Application of vacuum plasma techniques for preparation of Ni-Cr-Dy powders proposed as masteralloys for combustion synthesis of Ni-Al intermetallics

Abstract

A promising approach to improve the high-temperature properties of Ni-Al intermetallics is macroalloying with chromium and microalloying with a small amount of rare-earth elements (REE). For powder manufacturing processes such as the combustion synthesis technique, macro- and microalloying can be achieved by employing Cr & REE containing masteralloy powders as one of the starting reagents along with nickel and aluminum powders. This study investigated a process of dysprosium deposition onto the particles of commercial Ni-Cr powder aimed to produce the Ni-Cr-Dy masteralloy powder. The process involves pretreatment of the particle surface by low-energy high-current electron beam (LEHCEB) and uniform magnetron deposition of a thin dysprosium film.
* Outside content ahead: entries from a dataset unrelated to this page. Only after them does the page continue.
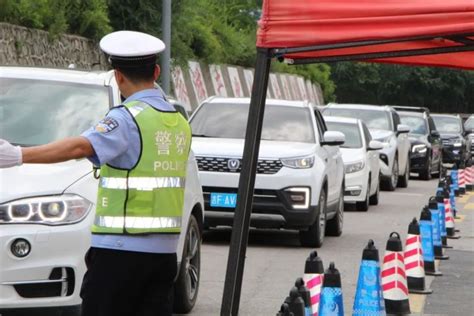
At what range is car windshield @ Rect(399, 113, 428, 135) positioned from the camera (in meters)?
32.5

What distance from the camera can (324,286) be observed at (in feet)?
24.9

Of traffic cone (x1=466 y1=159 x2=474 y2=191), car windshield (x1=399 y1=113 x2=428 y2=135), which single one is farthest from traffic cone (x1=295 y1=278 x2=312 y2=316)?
car windshield (x1=399 y1=113 x2=428 y2=135)

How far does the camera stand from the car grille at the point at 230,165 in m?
14.8

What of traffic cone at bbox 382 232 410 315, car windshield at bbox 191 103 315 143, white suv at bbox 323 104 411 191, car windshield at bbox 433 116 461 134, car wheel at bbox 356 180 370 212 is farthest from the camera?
car windshield at bbox 433 116 461 134

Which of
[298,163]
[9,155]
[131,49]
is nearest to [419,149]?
[298,163]

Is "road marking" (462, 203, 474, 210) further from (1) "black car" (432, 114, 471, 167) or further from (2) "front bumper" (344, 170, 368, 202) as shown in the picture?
(1) "black car" (432, 114, 471, 167)

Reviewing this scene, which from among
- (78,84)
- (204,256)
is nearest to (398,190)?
(204,256)

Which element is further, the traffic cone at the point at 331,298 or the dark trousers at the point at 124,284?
the traffic cone at the point at 331,298

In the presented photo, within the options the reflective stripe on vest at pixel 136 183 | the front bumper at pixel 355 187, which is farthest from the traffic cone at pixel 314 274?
the front bumper at pixel 355 187

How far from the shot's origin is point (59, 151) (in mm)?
A: 5340

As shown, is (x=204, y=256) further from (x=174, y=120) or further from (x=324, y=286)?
(x=174, y=120)

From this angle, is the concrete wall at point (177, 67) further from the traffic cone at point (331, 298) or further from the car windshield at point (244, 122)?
the traffic cone at point (331, 298)

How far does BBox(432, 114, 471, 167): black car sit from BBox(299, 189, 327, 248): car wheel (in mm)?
22478

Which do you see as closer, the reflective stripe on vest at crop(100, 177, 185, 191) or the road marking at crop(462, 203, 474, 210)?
the reflective stripe on vest at crop(100, 177, 185, 191)
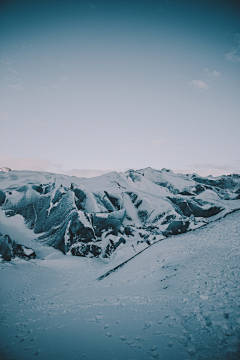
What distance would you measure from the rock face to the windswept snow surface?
14.8 feet

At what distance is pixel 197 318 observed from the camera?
223 inches

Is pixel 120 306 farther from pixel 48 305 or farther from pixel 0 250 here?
pixel 0 250

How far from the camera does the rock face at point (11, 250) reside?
18.2m

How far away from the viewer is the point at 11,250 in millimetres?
19156

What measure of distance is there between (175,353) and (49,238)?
2737cm

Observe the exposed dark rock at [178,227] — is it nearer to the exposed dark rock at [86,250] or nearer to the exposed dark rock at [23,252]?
the exposed dark rock at [86,250]

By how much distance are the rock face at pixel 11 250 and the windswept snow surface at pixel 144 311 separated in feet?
14.8

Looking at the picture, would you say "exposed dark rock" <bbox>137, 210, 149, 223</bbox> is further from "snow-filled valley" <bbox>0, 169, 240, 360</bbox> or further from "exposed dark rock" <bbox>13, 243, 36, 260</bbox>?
"exposed dark rock" <bbox>13, 243, 36, 260</bbox>

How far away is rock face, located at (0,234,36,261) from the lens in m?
18.2

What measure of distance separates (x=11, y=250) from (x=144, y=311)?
18838 mm

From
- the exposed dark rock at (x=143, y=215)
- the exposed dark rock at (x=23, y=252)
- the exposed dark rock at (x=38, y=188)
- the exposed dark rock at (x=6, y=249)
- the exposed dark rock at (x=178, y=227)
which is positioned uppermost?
the exposed dark rock at (x=38, y=188)

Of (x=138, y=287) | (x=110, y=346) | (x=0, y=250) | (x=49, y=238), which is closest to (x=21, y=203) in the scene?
(x=49, y=238)

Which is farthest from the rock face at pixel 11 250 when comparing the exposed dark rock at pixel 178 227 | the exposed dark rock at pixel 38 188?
the exposed dark rock at pixel 38 188

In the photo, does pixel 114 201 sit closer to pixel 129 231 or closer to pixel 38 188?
pixel 129 231
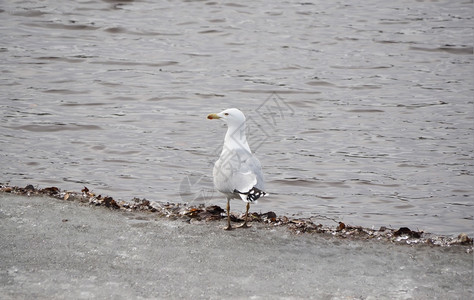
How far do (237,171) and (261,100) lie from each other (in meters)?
7.07

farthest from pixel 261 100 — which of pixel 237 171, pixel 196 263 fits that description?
pixel 196 263

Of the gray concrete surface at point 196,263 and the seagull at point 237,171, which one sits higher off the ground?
the seagull at point 237,171

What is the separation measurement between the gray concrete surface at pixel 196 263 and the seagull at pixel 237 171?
0.35 metres

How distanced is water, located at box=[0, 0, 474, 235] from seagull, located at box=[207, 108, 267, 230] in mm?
1591

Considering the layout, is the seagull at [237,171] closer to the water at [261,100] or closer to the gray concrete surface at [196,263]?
the gray concrete surface at [196,263]

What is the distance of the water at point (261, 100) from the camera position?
928 centimetres

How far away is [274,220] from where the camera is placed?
22.3 feet

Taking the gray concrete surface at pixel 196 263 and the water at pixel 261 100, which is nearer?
the gray concrete surface at pixel 196 263

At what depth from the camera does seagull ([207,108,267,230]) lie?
638cm

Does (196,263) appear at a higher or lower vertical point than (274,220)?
higher

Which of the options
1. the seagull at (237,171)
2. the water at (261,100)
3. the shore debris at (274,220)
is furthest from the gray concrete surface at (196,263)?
the water at (261,100)

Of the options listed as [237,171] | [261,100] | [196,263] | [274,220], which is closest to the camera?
[196,263]

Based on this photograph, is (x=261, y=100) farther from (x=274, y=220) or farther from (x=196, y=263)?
(x=196, y=263)

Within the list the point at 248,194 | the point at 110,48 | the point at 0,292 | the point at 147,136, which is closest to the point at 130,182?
the point at 147,136
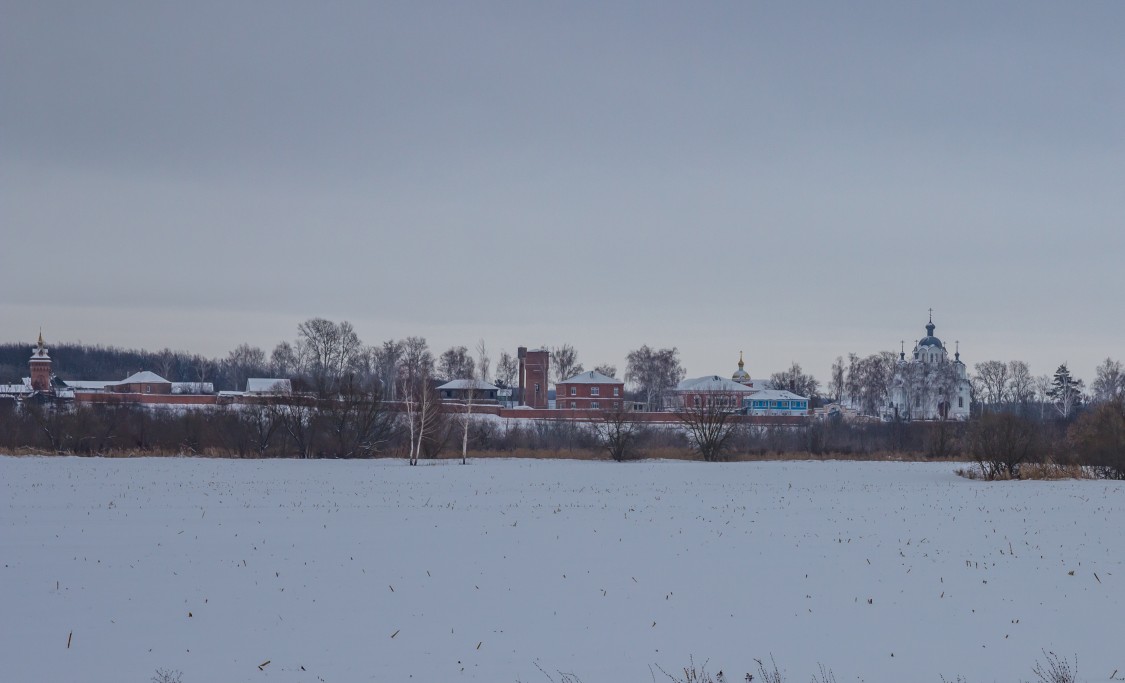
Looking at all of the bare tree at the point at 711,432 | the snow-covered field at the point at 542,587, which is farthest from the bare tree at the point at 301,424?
the snow-covered field at the point at 542,587

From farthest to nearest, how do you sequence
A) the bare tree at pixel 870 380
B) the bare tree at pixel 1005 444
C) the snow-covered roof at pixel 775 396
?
the bare tree at pixel 870 380, the snow-covered roof at pixel 775 396, the bare tree at pixel 1005 444

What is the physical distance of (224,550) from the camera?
15484mm

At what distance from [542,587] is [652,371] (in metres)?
107

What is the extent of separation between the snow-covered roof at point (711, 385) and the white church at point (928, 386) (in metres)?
15.6

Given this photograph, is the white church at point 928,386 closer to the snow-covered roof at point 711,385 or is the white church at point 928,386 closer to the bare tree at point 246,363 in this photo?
the snow-covered roof at point 711,385

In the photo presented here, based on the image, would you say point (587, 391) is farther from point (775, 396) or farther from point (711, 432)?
point (711, 432)

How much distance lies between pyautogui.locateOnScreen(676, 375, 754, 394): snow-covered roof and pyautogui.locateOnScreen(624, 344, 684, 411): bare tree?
3.48 metres

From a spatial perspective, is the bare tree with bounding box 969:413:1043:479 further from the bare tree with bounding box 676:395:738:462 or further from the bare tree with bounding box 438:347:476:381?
the bare tree with bounding box 438:347:476:381

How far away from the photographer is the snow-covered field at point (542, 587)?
33.0 ft

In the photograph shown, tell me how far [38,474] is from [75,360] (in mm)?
153042

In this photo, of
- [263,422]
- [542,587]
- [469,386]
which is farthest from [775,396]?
[542,587]

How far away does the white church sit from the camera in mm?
103500

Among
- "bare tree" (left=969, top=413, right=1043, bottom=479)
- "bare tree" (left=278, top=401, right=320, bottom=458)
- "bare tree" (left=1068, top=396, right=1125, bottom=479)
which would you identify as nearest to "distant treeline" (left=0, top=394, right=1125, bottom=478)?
"bare tree" (left=278, top=401, right=320, bottom=458)

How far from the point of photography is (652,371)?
11956cm
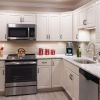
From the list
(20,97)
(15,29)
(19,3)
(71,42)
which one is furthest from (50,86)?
(19,3)

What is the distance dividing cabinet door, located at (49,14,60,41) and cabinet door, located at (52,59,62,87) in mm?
739

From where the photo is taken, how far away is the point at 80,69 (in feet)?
10.1

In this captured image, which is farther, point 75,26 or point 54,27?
point 54,27

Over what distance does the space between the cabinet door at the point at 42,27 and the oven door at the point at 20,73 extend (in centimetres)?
86

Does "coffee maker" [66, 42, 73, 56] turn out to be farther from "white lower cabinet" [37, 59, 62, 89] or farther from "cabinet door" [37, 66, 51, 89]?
"cabinet door" [37, 66, 51, 89]

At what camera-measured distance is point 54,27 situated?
4863 mm

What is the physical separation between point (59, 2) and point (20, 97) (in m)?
2.90

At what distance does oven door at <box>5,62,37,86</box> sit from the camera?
4.23m

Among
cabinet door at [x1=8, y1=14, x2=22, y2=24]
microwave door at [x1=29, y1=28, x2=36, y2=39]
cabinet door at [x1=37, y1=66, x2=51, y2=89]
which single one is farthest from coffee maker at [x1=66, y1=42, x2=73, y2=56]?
cabinet door at [x1=8, y1=14, x2=22, y2=24]

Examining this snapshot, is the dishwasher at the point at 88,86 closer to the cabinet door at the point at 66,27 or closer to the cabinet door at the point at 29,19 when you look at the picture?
the cabinet door at the point at 66,27

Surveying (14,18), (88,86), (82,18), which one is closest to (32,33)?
(14,18)

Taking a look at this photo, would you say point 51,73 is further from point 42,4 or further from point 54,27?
point 42,4

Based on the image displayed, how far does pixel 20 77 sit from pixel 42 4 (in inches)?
88.9

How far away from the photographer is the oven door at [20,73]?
4.23 meters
The possibility of embedding the dysprosium film into the particle's surface using an additional stage of LEHCEB treatment has been considered. It has been observed that during LEHCEB modification, a change in the particle size distribution, smoothing of the surface, and the formation of an intermetallic Dy₃Ni phase in the subsurface layer occurs. A fraction of the obtained Ni-Cr-Dy powders were added to the starting powder blend for the combustion synthesis of Ni-Al-Cr-Dy porous alloys. It has been demonstrated that dysprosium uniformly distributes throughout the intermetallic scaffold of porous alloys and is localized within the Ni₃Al phase in the form of enriched regions and separate inclusions.